28.8 Putting a resource into maintenance mode #

To put a resource into maintenance mode on the crm shell, use the following command:

# crm resource maintenance RESOURCE_ID true

To put the resource back into normal mode after your maintenance work is done, use the following command:

# crm resource maintenance RESOURCE_ID false

Procedure 28.5: Putting a resource into maintenance mode with Hawk2 #

Start a Web browser and log in to the cluster as described in Section 5.4.2, “Logging in”.
In the left navigation bar, select Resources.
Select the resource you want to put in maintenance mode or unmanaged mode, click the wrench icon next to the resource and select Edit Resource.
Open the Meta Attributes category.
From the empty drop-down list, select the maintenance attribute and click the plus icon to add it.
Activate the check box next to maintenance to set the maintenance attribute to yes.
Confirm your changes.
After you have finished the maintenance task for that resource, deactivate the check box next to the maintenance attribute for that resource.
From this point on, the resource will be managed by the High Availability software again.

== == ==

TASK STATEMENT -
Answer these questions using the maintenance mode excerpt above.
1. What crm shell command returns a resource to normal mode?
2. What Hawk2 category must be opened to add the maintenance attribute?
3. What icon is clicked next to a resource to reach Edit Resource?

== == ==

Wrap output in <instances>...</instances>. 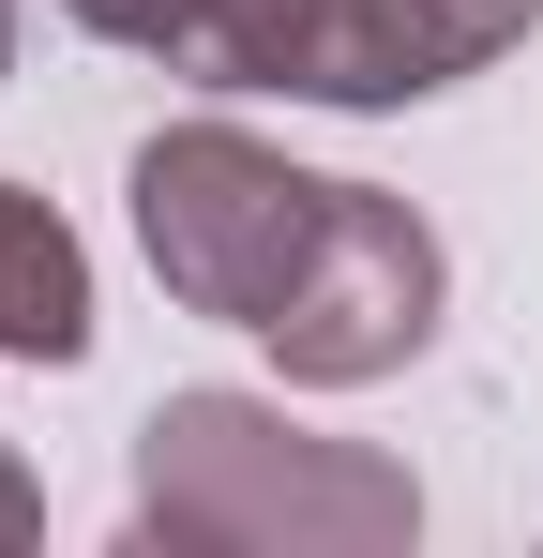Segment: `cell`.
I'll use <instances>...</instances> for the list:
<instances>
[{"label":"cell","instance_id":"6da1fadb","mask_svg":"<svg viewBox=\"0 0 543 558\" xmlns=\"http://www.w3.org/2000/svg\"><path fill=\"white\" fill-rule=\"evenodd\" d=\"M136 529L196 558H393L423 483L362 438H302L257 392H167L136 423Z\"/></svg>","mask_w":543,"mask_h":558},{"label":"cell","instance_id":"7a4b0ae2","mask_svg":"<svg viewBox=\"0 0 543 558\" xmlns=\"http://www.w3.org/2000/svg\"><path fill=\"white\" fill-rule=\"evenodd\" d=\"M317 227H333V182L287 167L242 121H167V136L136 151V242H152V272H167L181 317L272 332V302L302 287Z\"/></svg>","mask_w":543,"mask_h":558},{"label":"cell","instance_id":"3957f363","mask_svg":"<svg viewBox=\"0 0 543 558\" xmlns=\"http://www.w3.org/2000/svg\"><path fill=\"white\" fill-rule=\"evenodd\" d=\"M438 227L408 211V196L377 182H333V227H317V257L302 287L272 302V363L302 377V392H362V377H393L423 332H438Z\"/></svg>","mask_w":543,"mask_h":558},{"label":"cell","instance_id":"277c9868","mask_svg":"<svg viewBox=\"0 0 543 558\" xmlns=\"http://www.w3.org/2000/svg\"><path fill=\"white\" fill-rule=\"evenodd\" d=\"M543 0H317V76L302 106H423L483 76L498 46H529Z\"/></svg>","mask_w":543,"mask_h":558},{"label":"cell","instance_id":"5b68a950","mask_svg":"<svg viewBox=\"0 0 543 558\" xmlns=\"http://www.w3.org/2000/svg\"><path fill=\"white\" fill-rule=\"evenodd\" d=\"M76 31L106 46H136V61H167L196 92H287L317 76V0H61Z\"/></svg>","mask_w":543,"mask_h":558},{"label":"cell","instance_id":"8992f818","mask_svg":"<svg viewBox=\"0 0 543 558\" xmlns=\"http://www.w3.org/2000/svg\"><path fill=\"white\" fill-rule=\"evenodd\" d=\"M90 348V257L31 182H0V363H76Z\"/></svg>","mask_w":543,"mask_h":558},{"label":"cell","instance_id":"52a82bcc","mask_svg":"<svg viewBox=\"0 0 543 558\" xmlns=\"http://www.w3.org/2000/svg\"><path fill=\"white\" fill-rule=\"evenodd\" d=\"M31 529H46V483H31V468H15V453H0V558H15V544H31Z\"/></svg>","mask_w":543,"mask_h":558},{"label":"cell","instance_id":"ba28073f","mask_svg":"<svg viewBox=\"0 0 543 558\" xmlns=\"http://www.w3.org/2000/svg\"><path fill=\"white\" fill-rule=\"evenodd\" d=\"M0 76H15V0H0Z\"/></svg>","mask_w":543,"mask_h":558}]
</instances>
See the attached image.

== == ==

ANSWER TO THIS PROBLEM -
1. crm resource maintenance RESOURCE_ID false
2. Meta Attributes
3. The wrench icon